The expertise he’s developed and the success he’s gained are impressive. And to start with, Mr. O’Neil had no energy grounding.
Like many aspiring engineers, Mr. O’Neil could barely tell a pump jack from a palomino when he moved to Calgary. He did, however, learn quickly. And he found that he enjoyed the work immensely.
Getting the Degree
Using the savvy of the CEO he would become, Mr. O’Neil took advantage of
a price downtown in the mid-1980s to move to Montana and pursue a degree in petroleum
engineering. He landed it in 1988 and was subsequently hired by Alberta Energy
Company.
Eventually, he became vice-president of the key Grande Prairie business unit, making him also responsible for operations in Fort St. John — including the fabled Ladyfern gas play. Later he assumed command of onshore exploration for the company.
Things were great. But when AEC pulled off its $30-billion merger with PanCanadian in early 2002, the bloom faded.
Suddenly Mr. O’Neil was one of 6,000 employees.

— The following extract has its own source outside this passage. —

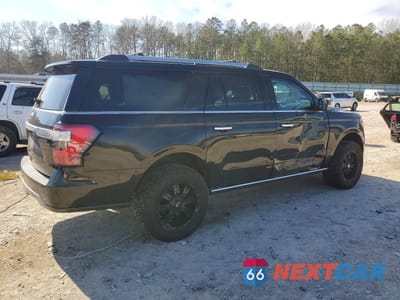 Trzecie zdjęcie samochodu z tyłu: 2019 FORD EXPEDITION MAX LIMITED VIN:1FMJK2AT9KEA09848 - miniatura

He didn’t particularly enjoy the feeling and decided to take six months off.
After a conversation with a respected friend named Rob Leach — now chairman of the Breaker board — Mr. O’Neil began thinking small again. Before long, a stellar team of ex-AEC people had come forward and Breaker Energy was on its way.
“Rob and I saw eye to eye on a business model,” Mr. O’Neil says today. “And we attracted a strong technical team, the cream of the crop from a big shop.”
From the start, the company sought to acquire so-called unloved assets, a strategy that’s paid off during a period of buoyant oil prices. Breaker operates 95 per cent of its own properties (the oil-to-gas ratio is about 50-50), currently producing about 5,500 barrels of oil equivalent per day, enabling the company to control its destiny. As the operator of a given asset, Breaker’s executive group needn’t use valuable time canvassing joint-venture partners, whenever major decisions must be made quickly.
In the past three years, Breaker has faced a lot of challenges, among them a competitive industry, high service costs, and most recently the significant increases proposed for royalties in Alberta. Breaker has been able to grow the company through these challenges, however, and is well positioned with its people and business plan to continue to grow in the future.
And that’s quite a success story, for a hockey player from Nepean and his Alberta team.